Dec 14, 2018, 3:29:29 AM12/14/18
to distance-sampling
Hello Distance list,

I come back to you for a new concern about point transect and left truncation.

5 point-transects have been performed to study ibex population (sampled since 2000, 2 or 3 times a year). Observers are not located physically within the observed population but at distances that vary according to the point-transect. For example, for the observation point n°1, observer is located on the other side of the valley, which allows the observer to see all the other side of the mountain where the population is (the observation points are easily accessible, that's why we chose this design. Going into the population to count them would require a lot of time, people and energy). Distances are calculated on a map from the observer to the clusters of individuals. This observer n°1 is located at  680 m from the first cluster of individuals. The distances between the observers and the closest cluster varies between point transect (e.g. observer n°2 is located at 370m from the closest cluster) and distances are never small or equal to 0.
An important point is that observers are generally separated from the other side of the mountain by the valley and a river where no individuals can be observed (because they never go there, low altitude).
This implies that we have to take into account a left-truncation in our data analysis. Right ?

[Records from a dataset]

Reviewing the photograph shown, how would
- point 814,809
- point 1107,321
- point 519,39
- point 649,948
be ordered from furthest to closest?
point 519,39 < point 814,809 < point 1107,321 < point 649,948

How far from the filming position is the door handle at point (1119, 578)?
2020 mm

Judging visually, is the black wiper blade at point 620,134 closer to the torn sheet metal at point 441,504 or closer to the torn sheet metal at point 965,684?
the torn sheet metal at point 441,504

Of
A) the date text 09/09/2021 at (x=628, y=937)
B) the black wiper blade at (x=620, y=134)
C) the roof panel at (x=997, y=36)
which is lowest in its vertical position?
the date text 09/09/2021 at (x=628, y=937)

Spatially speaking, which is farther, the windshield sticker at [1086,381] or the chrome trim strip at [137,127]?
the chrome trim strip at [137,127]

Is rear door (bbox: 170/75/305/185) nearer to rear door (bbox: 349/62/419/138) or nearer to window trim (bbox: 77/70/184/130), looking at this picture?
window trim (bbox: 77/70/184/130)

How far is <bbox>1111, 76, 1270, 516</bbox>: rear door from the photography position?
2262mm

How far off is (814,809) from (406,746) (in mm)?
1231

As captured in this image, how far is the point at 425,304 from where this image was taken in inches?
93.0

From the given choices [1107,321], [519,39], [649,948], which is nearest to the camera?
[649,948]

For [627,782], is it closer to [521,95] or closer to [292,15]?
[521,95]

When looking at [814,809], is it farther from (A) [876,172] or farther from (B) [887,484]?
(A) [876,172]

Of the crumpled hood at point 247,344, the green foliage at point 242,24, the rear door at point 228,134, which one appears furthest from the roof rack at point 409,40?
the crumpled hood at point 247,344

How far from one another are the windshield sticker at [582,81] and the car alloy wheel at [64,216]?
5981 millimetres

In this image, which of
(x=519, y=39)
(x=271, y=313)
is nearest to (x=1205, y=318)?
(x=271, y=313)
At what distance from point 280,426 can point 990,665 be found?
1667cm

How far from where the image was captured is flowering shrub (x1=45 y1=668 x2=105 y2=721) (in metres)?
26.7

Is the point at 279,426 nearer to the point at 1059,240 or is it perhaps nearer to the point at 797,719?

## What to work on
1) According to the forum post, how far is observer n°2 from the closest cluster?
2) Copy the forum post word for word, starting at "An important point" and ending at "analysis. Right ?".

## Exercise results
1) 370 m

2)
An important point is that observers are generally separated from the other side of the mountain by the valley and a river where no individuals can be observed (because they never go there, low altitude).
This implies that we have to take into account a left-truncation in our data analysis. Right ?